- Genre: Telenovela
- Created by: Michelle Alexander
- Written by: Abel Enríquez; Juan Pablo Bustamante; Emmanuelle Kesch; Bryan Urrunaga;
- Directed by: Josué Méndez; Francisco Álvarez;
- Starring: Jimena Lindo; Reynaldo Pacheco; Sirena Ortiz;
- Theme music composer: Juan Carlos Fernández
- Opening theme: "Eres mi sangre" by Eva Ayllón
- Country of origin: Peru
- Original language: Spanish
- No. of seasons: 1
- No. of episodes: 115

Production
- Executive producers: Hugo Coya; Adriana Álvarez; Michelle Alexander;
- Camera setup: Multi-camera
- Production company: Del Barrio Producciones

Original release
- Network: América Televisión
- Release: 1 April – 9 September 2025

= Eres mi sangre =

Eres mi sangre is a Peruvian telenovela created by Michelle Alexander. It aired on América Televisión from 1 April 2025 to 9 September 2025. The series stars Jimena Lindo, Reynaldo Pacheco and Sirena Ortiz.

== Plot ==
Catalina Navarro is an eighteen-year-old woman who gave birth to her son Salvador; he was the child of her relationship with Felipe Campos, a humble young man who worked for the police. However, her brother Bastian, a ruthless man due to his mother's contempt, separates Catalina from her newborn son and hands him over to Celso, his employee, who becomes Salvador's adoptive father at the insistence of his wife Rosario. Unable to have children of her own, Rosario decides to keep Salvador and raise him as her own, naming him Alonso Cruz.

More than thirty years have passed; Alonso now lives in Mexico, and his mother has come to visit him. Alonso has been promoted to financial analyst at Central Crédito Internacional, and his life seems perfect. Meanwhile, Catalina is celebrating her wedding anniversary with Leonardo Rivera, a murderer and mafia leader who appears to be a good person but is actually the complete opposite. Catalina married Leonardo at her family's insistence, even though she didn't love him, but rather Felipe. With Leonardo, Catalina has a daughter: Brigitte, a fashion influencer.
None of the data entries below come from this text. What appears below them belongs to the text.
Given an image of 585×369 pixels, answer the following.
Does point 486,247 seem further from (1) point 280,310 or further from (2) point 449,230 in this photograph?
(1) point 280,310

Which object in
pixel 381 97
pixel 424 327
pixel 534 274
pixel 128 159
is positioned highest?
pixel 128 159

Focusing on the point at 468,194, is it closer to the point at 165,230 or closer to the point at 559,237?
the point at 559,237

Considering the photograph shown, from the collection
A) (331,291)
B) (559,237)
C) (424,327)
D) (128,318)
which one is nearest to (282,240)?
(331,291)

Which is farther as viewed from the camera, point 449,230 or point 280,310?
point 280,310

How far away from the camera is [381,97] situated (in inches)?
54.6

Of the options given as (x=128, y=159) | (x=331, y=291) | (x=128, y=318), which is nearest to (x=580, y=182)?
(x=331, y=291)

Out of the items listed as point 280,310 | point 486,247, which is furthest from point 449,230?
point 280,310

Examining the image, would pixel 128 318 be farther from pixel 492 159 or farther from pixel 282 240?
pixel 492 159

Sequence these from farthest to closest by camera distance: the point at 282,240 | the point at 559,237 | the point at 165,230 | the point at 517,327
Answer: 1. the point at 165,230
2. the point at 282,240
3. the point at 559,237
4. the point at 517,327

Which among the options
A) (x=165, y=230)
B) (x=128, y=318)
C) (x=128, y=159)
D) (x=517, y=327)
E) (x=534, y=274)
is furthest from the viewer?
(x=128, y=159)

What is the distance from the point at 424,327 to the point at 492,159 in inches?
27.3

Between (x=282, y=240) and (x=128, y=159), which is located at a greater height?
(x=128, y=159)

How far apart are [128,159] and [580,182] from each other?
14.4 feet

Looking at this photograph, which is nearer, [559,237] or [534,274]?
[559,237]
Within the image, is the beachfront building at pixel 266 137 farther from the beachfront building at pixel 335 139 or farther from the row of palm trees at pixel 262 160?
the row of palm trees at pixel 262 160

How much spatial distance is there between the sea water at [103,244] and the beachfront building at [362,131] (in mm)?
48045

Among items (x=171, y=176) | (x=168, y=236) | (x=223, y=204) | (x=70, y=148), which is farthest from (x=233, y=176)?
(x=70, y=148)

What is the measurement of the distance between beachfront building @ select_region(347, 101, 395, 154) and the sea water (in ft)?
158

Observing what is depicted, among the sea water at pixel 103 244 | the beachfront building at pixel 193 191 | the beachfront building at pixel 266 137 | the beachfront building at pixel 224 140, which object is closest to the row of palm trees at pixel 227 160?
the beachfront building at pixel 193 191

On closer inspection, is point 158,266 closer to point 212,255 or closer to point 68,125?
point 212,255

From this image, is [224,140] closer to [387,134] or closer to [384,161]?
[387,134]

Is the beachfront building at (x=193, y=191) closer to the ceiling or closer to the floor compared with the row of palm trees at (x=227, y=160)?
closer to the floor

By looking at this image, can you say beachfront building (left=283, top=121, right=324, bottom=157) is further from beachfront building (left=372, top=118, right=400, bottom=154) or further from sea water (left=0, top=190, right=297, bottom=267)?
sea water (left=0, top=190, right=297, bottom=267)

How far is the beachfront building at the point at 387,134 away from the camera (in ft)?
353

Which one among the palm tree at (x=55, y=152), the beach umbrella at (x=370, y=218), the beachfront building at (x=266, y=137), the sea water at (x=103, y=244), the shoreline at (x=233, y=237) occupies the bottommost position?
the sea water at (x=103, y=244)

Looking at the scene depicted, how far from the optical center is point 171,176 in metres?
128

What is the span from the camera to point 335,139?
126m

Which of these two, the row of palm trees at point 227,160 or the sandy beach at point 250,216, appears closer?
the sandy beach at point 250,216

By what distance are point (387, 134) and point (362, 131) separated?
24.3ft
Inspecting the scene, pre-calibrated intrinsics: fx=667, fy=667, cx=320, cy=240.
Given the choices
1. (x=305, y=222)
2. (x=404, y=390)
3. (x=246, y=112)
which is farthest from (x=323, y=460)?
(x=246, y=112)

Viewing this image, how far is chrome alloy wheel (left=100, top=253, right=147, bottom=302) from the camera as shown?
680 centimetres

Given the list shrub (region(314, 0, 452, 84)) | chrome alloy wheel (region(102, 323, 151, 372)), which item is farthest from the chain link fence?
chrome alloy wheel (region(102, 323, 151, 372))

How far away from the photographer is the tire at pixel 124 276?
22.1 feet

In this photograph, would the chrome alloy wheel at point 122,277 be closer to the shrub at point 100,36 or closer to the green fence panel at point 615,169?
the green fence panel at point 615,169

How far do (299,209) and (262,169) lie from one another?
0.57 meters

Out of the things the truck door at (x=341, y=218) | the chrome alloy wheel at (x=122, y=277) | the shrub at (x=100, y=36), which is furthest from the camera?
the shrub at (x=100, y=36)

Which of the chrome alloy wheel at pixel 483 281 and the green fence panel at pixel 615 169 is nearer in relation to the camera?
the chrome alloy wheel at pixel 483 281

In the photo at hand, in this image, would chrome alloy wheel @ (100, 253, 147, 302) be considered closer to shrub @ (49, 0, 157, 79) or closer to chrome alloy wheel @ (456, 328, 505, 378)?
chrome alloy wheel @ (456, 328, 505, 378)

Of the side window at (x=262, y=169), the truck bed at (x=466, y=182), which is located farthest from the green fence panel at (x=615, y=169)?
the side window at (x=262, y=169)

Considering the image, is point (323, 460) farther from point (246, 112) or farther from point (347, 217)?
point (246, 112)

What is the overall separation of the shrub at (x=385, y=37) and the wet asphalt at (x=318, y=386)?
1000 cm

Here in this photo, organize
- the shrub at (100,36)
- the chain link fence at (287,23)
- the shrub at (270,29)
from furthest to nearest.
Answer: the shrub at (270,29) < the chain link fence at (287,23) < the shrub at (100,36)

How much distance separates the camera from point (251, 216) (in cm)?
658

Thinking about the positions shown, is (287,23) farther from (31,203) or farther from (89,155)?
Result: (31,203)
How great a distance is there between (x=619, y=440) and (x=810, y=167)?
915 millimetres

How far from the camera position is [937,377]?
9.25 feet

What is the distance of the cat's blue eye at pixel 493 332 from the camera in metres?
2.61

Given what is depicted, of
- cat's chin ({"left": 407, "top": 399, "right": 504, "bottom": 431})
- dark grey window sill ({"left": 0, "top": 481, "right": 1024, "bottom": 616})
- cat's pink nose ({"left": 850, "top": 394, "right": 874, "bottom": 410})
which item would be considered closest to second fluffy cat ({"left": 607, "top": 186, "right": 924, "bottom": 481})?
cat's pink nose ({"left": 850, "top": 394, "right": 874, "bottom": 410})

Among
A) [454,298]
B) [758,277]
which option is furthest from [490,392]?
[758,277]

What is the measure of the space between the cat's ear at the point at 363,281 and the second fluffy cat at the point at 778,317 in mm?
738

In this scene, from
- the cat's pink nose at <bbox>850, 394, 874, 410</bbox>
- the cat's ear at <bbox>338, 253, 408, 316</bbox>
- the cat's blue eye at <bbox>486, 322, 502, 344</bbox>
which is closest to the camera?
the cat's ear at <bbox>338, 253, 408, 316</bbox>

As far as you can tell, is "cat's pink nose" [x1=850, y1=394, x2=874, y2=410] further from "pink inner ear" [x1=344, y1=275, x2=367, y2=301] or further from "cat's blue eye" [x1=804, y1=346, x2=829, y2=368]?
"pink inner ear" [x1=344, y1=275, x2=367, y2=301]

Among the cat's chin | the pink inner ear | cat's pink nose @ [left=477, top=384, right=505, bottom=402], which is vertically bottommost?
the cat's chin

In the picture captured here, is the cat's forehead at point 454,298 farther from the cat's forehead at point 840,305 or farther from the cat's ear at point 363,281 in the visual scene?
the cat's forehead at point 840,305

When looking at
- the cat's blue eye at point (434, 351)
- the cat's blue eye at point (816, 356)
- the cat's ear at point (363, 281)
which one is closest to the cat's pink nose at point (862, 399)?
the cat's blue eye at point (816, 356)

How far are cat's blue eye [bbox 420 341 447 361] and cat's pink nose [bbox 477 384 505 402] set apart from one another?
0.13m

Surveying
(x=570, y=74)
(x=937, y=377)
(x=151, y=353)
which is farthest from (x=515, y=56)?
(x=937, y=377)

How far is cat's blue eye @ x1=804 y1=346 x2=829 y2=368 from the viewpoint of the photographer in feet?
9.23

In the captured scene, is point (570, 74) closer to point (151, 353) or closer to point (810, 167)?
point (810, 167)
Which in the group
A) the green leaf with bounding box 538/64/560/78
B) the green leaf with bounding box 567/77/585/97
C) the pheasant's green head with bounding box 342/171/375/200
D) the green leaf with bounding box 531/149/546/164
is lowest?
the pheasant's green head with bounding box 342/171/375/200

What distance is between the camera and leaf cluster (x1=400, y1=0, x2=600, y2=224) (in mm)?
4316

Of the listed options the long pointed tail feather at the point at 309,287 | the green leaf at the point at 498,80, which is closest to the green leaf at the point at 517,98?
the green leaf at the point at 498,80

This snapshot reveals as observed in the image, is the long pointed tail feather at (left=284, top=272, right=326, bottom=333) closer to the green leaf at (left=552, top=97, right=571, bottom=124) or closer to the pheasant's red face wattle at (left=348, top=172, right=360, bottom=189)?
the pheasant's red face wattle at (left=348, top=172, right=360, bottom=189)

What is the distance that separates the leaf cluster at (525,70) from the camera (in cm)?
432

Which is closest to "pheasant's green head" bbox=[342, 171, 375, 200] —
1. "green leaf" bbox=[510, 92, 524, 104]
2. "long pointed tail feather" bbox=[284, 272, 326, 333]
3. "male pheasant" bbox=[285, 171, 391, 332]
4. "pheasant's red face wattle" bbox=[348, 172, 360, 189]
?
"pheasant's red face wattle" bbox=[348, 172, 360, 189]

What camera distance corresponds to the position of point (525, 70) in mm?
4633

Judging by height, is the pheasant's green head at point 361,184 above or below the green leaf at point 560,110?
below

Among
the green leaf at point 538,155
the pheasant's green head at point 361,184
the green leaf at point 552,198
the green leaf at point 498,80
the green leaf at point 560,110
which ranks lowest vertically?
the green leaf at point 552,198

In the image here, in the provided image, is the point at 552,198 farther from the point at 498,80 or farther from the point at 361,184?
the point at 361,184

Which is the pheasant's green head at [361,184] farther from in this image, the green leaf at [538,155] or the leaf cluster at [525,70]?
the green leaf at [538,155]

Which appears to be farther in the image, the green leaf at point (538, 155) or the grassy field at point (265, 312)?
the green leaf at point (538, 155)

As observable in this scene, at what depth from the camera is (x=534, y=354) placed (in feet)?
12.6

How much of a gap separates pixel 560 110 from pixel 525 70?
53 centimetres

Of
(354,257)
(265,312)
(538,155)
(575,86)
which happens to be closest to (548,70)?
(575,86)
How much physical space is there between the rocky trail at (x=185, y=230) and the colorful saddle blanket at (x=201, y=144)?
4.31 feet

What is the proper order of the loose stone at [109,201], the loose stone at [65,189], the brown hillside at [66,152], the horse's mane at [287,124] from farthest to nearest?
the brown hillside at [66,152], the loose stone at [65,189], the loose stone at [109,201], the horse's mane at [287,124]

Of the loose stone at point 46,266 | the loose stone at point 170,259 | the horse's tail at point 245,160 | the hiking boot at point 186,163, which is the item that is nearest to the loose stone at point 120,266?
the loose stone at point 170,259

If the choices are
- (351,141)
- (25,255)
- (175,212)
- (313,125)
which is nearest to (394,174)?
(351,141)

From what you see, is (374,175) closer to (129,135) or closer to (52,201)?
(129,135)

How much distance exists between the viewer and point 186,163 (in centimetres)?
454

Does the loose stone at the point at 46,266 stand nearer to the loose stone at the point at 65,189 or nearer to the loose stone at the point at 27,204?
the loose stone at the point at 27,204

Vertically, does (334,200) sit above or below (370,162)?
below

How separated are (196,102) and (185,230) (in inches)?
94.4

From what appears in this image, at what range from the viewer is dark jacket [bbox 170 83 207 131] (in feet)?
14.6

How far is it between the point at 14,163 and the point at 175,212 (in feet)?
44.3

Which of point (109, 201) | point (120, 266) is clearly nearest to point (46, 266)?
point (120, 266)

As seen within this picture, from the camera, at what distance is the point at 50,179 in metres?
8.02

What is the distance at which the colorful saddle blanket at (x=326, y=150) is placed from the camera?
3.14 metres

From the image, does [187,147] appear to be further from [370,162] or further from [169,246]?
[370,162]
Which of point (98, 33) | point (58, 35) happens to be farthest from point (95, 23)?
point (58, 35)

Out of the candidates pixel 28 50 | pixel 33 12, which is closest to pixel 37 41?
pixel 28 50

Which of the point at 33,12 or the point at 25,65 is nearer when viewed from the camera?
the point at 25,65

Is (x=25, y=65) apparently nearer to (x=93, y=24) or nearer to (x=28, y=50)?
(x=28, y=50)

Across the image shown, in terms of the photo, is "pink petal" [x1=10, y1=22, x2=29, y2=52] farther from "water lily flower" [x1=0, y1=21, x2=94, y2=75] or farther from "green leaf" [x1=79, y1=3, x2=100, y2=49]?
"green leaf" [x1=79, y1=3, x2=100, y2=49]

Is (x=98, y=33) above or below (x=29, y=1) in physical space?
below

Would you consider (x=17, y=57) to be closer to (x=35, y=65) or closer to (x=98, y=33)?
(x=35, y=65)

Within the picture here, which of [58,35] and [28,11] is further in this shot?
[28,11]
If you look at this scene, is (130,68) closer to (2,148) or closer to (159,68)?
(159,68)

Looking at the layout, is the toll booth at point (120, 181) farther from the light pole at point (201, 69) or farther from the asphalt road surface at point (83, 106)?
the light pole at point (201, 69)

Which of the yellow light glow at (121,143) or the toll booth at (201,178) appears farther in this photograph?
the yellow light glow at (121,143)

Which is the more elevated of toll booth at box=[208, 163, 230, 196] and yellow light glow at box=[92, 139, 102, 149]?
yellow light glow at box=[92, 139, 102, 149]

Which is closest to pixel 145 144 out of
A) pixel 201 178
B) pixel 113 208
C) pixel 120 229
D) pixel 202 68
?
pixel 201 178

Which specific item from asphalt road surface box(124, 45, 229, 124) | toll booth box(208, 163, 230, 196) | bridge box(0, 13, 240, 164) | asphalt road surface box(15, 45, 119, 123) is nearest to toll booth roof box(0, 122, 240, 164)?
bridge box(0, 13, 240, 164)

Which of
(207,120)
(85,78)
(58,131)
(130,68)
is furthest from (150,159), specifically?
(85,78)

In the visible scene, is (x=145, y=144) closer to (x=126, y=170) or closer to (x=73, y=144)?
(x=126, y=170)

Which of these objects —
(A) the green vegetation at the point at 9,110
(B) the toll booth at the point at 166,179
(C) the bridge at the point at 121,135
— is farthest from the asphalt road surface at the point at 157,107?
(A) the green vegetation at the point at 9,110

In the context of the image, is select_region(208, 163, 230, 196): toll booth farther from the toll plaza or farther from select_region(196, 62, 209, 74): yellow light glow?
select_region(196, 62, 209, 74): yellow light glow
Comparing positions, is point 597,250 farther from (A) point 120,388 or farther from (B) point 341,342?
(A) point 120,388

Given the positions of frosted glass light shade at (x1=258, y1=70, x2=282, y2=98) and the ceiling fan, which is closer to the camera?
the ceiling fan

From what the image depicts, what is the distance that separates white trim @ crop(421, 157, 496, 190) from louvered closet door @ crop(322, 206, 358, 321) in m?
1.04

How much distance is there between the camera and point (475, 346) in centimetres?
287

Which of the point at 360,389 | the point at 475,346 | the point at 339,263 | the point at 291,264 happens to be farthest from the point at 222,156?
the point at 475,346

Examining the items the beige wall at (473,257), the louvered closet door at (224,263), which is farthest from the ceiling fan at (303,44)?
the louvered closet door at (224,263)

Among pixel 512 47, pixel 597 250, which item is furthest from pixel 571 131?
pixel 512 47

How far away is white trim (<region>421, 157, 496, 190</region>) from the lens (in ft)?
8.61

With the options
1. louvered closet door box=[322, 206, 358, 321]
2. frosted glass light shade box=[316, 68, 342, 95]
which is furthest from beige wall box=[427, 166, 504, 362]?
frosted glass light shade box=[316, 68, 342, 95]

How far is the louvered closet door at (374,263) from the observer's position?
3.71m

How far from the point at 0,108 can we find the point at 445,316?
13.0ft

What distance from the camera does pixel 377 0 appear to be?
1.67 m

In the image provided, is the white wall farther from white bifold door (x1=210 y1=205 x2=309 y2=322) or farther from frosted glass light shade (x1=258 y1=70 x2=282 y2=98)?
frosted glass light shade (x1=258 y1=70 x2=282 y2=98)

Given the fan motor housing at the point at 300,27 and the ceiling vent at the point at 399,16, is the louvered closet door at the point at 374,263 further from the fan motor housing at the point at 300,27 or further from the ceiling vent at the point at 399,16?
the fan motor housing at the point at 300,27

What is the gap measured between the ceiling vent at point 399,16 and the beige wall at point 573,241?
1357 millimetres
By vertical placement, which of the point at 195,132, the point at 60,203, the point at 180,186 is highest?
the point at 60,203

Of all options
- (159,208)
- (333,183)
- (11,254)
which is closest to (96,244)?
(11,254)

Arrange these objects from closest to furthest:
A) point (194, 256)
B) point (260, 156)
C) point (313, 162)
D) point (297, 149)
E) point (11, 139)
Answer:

One night, Celso is chased by a mysterious person, who runs him over in the middle of the road. Celso is taken to the hospital, where he dies a few hours later. On the day of the accident, Alonso meets Gabriela, Bastian's daughter and Catalina's niece, with whom he begins a relationship that goes far beyond friendship. After Celso's death, Alonso blames the Navarro family for the death of his adoptive father and wants to take revenge for what happened. To continue investigating the Navarro family, Alonso proposes to Bastian that he work at the nationally renowned coffee company, Tierra Alta, which is owned by the Navarro family; but Bastian disagrees. Finally, Alonso gains Gabriela's support and manages to get a job at the company, hoping to uncover the whole truth, still unaware that there are more secrets than he expects.

== Cast ==
- Jimena Lindo as Catalina Navarro Moncada de Rivera
  - Merly Morello as young Catalina
- Reynaldo Pacheco as Alonso Cruz Rojas / Salvador Campos Navarro
  - Valentino Calderón as young Alonso
- Sirena Ortiz as Gabriela Navarro Mendoza / Gabriela Rivera Mendoza
- Rodrigo Sánchez Patiño as Bastian Navarro Moncada
  - Sergio Armasgo as young Bastian
  - Brandon Stieber as child Bastian
- Silvia Bardalez as Rosario Rojas de Cruz
  - Nathalia Vargas as young Rosario
- Gonzalo Molina as Leonardo Rivera
  - Diego Salinas as young Leonardo
- Brigitte Jouannet as Brigitte Rivera Navarro
- Marisa Minetti as Rocío Mendoza Gómez de Navarro
- Lilian Nieto as Helena Moncada de Navarro
  - Anneliese Fiedler as young Helena
- Miguel Álvarez as Mario Vivanco
- Andrea Mejía as Renata Juárez
- Rodrigo Chávez as Guillermo "Memo" Juárez
- Lelé Guillén as Lucía Navarro Ramos
- Jean Rivas as Óscar
- Javier Dulzaides as Pablo Pinedo Vásquez / Diego García
- José Luis Ruiz as Felipe Campos
  - Patrick D'Ambrosio as young Felipe
- Miguel Dávalos as Tobías "Toro" Ramírez
- Liliana Alegría as Silvia Ramos
  - Gretha Bazán as young Silvia

== Reception ==
The telenovela premiered on 1 April 2025, becoming the most watched program in its timeslot with a percentage of 15.5 points.